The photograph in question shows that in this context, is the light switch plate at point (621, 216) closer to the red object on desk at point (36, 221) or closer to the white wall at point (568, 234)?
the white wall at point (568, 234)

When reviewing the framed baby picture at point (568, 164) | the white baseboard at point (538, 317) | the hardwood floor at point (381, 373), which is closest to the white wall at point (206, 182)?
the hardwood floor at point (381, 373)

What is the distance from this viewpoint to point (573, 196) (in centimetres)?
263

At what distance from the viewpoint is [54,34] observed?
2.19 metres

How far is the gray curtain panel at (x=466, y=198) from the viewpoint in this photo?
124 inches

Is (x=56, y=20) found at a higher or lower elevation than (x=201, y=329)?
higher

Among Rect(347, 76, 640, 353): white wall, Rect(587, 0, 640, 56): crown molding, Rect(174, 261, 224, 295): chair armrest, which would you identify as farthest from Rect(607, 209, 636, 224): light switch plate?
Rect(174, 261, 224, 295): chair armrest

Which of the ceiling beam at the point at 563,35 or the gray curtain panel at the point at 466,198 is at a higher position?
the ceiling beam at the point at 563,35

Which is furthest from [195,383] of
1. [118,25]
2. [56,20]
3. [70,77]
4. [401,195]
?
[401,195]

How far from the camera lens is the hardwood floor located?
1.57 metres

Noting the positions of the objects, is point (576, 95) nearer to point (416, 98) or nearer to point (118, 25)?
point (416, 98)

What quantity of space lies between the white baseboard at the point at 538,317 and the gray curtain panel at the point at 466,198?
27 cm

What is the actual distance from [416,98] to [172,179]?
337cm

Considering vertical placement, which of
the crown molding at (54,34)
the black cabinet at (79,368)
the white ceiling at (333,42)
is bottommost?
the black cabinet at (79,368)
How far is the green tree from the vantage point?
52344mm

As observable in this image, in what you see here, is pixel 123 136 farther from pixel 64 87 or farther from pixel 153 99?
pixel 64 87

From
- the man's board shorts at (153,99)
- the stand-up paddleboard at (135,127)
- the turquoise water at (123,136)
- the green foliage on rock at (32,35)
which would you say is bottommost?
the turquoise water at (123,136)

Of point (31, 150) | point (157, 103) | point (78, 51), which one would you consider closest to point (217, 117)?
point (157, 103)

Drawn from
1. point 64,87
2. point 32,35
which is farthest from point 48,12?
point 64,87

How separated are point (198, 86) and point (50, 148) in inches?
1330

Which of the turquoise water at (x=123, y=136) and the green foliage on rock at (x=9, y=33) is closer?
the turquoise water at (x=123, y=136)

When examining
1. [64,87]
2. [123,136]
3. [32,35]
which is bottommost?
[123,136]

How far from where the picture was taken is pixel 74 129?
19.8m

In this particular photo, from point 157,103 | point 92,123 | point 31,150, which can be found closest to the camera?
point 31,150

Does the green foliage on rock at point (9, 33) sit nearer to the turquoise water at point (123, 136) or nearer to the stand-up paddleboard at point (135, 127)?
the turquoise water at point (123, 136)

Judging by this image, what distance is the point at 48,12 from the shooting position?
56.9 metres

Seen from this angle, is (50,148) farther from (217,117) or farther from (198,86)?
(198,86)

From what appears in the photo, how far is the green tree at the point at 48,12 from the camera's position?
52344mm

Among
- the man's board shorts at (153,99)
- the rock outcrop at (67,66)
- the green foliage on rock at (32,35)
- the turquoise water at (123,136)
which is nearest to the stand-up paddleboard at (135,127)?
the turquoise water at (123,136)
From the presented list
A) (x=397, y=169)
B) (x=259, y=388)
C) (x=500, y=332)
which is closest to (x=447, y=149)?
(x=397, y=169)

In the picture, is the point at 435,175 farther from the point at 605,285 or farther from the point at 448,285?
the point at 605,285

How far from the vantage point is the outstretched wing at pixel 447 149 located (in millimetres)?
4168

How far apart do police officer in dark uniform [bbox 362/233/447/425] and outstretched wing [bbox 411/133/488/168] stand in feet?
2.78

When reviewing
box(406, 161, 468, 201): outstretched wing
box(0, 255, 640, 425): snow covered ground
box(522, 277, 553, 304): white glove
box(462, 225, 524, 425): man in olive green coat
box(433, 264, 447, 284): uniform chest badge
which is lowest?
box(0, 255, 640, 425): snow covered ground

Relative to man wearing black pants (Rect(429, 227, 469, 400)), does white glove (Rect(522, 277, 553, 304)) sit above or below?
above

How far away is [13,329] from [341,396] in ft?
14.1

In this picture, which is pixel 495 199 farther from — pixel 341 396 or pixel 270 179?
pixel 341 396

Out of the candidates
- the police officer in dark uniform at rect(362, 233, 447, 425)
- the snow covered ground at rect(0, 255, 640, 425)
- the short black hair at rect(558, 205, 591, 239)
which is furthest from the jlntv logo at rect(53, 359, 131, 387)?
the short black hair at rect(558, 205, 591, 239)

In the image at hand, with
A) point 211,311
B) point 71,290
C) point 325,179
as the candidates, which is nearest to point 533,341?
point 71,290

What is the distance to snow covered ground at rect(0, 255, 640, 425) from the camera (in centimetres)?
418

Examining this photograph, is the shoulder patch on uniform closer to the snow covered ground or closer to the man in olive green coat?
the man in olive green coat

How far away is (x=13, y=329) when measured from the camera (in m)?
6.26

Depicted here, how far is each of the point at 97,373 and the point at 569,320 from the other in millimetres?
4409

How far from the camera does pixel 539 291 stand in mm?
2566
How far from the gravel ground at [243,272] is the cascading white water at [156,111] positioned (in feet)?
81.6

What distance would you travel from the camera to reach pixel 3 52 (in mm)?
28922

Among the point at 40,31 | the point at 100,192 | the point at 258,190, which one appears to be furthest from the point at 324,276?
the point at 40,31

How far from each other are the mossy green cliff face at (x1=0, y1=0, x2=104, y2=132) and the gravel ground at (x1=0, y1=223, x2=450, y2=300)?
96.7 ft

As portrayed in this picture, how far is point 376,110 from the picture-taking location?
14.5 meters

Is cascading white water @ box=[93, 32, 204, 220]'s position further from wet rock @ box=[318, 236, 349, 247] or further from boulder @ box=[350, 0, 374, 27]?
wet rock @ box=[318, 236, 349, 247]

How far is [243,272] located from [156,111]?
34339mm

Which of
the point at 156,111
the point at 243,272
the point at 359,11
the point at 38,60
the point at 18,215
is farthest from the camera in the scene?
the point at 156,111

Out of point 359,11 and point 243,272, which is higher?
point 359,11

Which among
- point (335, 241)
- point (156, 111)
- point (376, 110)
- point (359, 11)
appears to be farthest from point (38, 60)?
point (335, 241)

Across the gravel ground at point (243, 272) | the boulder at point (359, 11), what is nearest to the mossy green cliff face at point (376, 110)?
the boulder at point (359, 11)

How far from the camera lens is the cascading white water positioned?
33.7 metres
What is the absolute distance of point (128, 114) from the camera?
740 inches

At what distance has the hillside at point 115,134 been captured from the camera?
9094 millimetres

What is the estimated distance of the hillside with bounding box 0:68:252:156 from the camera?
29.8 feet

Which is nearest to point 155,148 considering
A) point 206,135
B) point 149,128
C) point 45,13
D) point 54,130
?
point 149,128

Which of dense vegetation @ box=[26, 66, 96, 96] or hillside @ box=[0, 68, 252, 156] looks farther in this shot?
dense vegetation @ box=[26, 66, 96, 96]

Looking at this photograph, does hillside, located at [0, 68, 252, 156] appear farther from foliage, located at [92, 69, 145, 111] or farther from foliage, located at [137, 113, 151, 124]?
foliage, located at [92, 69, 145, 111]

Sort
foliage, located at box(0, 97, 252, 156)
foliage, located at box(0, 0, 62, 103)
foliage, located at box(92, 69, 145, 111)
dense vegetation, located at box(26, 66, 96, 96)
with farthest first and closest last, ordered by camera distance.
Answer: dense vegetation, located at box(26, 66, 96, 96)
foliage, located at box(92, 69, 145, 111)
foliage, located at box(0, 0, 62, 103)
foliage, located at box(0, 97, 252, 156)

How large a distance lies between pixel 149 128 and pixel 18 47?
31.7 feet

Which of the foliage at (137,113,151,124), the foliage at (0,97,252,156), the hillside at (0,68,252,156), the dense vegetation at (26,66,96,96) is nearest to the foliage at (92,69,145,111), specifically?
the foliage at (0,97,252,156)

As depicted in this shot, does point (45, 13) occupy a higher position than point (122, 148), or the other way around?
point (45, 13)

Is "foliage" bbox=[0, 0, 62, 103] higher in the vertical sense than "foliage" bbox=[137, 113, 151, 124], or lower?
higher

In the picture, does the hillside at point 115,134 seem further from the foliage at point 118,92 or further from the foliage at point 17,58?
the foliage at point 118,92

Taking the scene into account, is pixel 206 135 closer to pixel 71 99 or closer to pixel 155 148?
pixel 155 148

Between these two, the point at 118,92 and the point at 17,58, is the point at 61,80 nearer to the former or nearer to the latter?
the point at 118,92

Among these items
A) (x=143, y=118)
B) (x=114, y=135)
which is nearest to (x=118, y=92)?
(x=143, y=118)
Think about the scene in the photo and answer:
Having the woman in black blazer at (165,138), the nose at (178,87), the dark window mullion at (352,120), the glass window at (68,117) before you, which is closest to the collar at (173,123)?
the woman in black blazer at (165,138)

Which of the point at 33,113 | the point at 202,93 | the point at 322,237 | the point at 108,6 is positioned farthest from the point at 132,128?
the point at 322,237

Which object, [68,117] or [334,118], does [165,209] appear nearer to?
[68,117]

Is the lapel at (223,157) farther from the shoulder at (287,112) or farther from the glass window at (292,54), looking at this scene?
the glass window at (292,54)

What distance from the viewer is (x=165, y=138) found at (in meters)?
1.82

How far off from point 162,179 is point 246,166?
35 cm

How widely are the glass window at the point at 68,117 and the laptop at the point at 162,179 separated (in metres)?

____

Exercise » Output exactly the lines above, from the one holding "How large a" through the end of the data, including the first and last.

Full output »
How large a distance lies between pixel 149 128 and pixel 18 47?
31.7 feet

Which of the foliage at (137,113,151,124), the foliage at (0,97,252,156), the hillside at (0,68,252,156), the dense vegetation at (26,66,96,96) is nearest to the foliage at (92,69,145,111), specifically?
the foliage at (0,97,252,156)

As depicted in this shot, does point (45, 13) occupy a higher position than point (122, 148), or the other way around?
point (45, 13)

Is "foliage" bbox=[0, 0, 62, 103] higher in the vertical sense than "foliage" bbox=[137, 113, 151, 124], or lower?
higher

In the picture, does the hillside at point 115,134 seem further from the foliage at point 118,92 or further from the foliage at point 17,58?
the foliage at point 118,92

Taking the scene into account, is pixel 206 135 closer to pixel 71 99 or closer to pixel 155 148?
pixel 155 148

Between these two, the point at 118,92 and the point at 17,58, is the point at 61,80 nearer to the former or nearer to the latter?
the point at 118,92

Among these items
A) (x=143, y=118)
B) (x=114, y=135)
which is nearest to (x=118, y=92)?
(x=143, y=118)
Think about the scene in the photo and answer:
Having the woman in black blazer at (165,138), the nose at (178,87), the dark window mullion at (352,120), the glass window at (68,117) before you, which is closest to the collar at (173,123)?
the woman in black blazer at (165,138)

Which of the point at 33,113 | the point at 202,93 | the point at 322,237 | the point at 108,6 is positioned farthest from the point at 132,128?
the point at 322,237

Which object, [68,117] or [334,118], does [165,209] appear nearer to?
[68,117]

Is the lapel at (223,157) farther from the shoulder at (287,112) or farther from the glass window at (292,54), looking at this scene?
the glass window at (292,54)

What distance from the viewer is (x=165, y=138) found at (in meters)?
1.82

How far off from point 162,179 is point 246,166?
35 cm

How widely are the glass window at the point at 68,117 and the laptop at the point at 162,179 separated (in metres)?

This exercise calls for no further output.